JOHN OSTRANDER: That’s A (TV) Wrap Part 1
It’s May which means, out in TV-land, it’s the final sweeps period of the season. Yeah, a few of the final shows have yet to air but I might as well look back on what I liked/disliked over the past season. This may not be what you watched, liked or disliked but, hey, it’s my column.
Battlestar Galactica. I finally succumbed and started looking in on the series. I’d been afraid that it would be too dense at this point, that there was too much backstory, to be accessible to late viewers like myself but I found I was able to pick things up as I went. Yes, it would be better if I knew more of the backstory and I plan on picking up the DVDs but I’ve gotten into the series. I’m not certain why finding Earth is such a good idea for these people or why so much of their culture seems to be very post-1940’s American culture but I’m willing to hang in and find out. Yes, I liked it overall.
Boston Legal. A tip of the hat to ComicMix head inmate Mike Gold for getting me to watch this series. Mary and I started watching late last season and it’s become one of our favorites. I was resistant because I’m not really a big David E. Kelley fan but this show causes me to laugh out loud. It makes brilliant use of some old pros – James Spader, Rene Aubenjois, Candace Bergen, and the simply amazing William Shatner – as it talks about current issues, goes consistently over the top, touches the heart and simply entertains me more than almost any other show in a given week.
Deadwood. Big fan of this show and I can’t tell you how pissed off I am that HBO didn’t let it continue. Yeah, they talked about two movies to finish it up but a) that’s not the same and b) I haven’t heard that those are actually going forward. Creator David Milch had said that the concept was the advance of civilization as seen through the focus of the town of Deadwood, South Dakota, originally a boom camp for the gold found in the hills nearby. Real historical figures intermingled with totally fictional creations much the same way real history was mingled with a lot of inventive writing (and serious profanity). It’s not a technique unknown to me; I did the much the same thing when I wrote my historical graphic novel The Kents. The show boasted some fine performances topped by Ian McShane’s incendiary Al Swearingen.
All that said, I have to confess that Season 3 turned out to be a disappointment to me. The through line was the gradual take-over of the town by George Hearst (given a dynamite performance by Gerald McRaney). Hearst was an actual historical figure, the farther of William Randolph Hearst who, in turn, was a model for Orson Welles’ Citizen Kane, and that was both the attraction and the problem. The actual Hearst himself never visited Deadwood, so far as my researches showed, although he did wind up owning several big mines there.

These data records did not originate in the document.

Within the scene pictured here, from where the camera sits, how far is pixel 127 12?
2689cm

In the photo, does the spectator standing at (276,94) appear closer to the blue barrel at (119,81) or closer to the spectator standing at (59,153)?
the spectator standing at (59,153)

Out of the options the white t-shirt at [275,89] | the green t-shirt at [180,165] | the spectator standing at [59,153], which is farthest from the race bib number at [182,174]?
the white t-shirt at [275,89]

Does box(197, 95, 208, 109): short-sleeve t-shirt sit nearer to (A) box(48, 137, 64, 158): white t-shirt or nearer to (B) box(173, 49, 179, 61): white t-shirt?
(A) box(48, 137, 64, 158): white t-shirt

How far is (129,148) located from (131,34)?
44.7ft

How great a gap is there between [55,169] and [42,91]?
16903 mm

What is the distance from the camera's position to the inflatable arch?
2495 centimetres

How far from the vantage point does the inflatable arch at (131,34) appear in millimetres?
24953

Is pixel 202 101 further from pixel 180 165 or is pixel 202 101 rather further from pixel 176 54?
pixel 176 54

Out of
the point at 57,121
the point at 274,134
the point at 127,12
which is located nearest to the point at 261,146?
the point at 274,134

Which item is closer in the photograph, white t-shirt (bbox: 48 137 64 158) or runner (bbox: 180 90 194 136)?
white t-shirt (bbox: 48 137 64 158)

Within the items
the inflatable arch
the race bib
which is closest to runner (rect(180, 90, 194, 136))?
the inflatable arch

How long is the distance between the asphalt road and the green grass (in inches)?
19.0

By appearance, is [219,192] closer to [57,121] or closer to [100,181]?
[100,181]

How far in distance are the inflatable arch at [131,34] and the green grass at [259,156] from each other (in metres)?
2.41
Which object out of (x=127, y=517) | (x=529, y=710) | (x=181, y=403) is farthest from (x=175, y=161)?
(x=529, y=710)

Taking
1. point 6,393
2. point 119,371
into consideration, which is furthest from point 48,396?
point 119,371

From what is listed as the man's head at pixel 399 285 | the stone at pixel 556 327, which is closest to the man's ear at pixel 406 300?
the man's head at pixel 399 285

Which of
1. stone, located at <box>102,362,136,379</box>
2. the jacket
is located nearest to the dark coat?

The problem in Season 3, for me, was that it was headed for an almost apocalyptic showdown between Hearst and his men versus the citizens of the town who, although usually at violent odds with one another, were brought together by a common threat. The season built in tension to what should have been a staggering climax and then – Hearst simply decides to leave town. Go on to his next location. The tension dribbles away.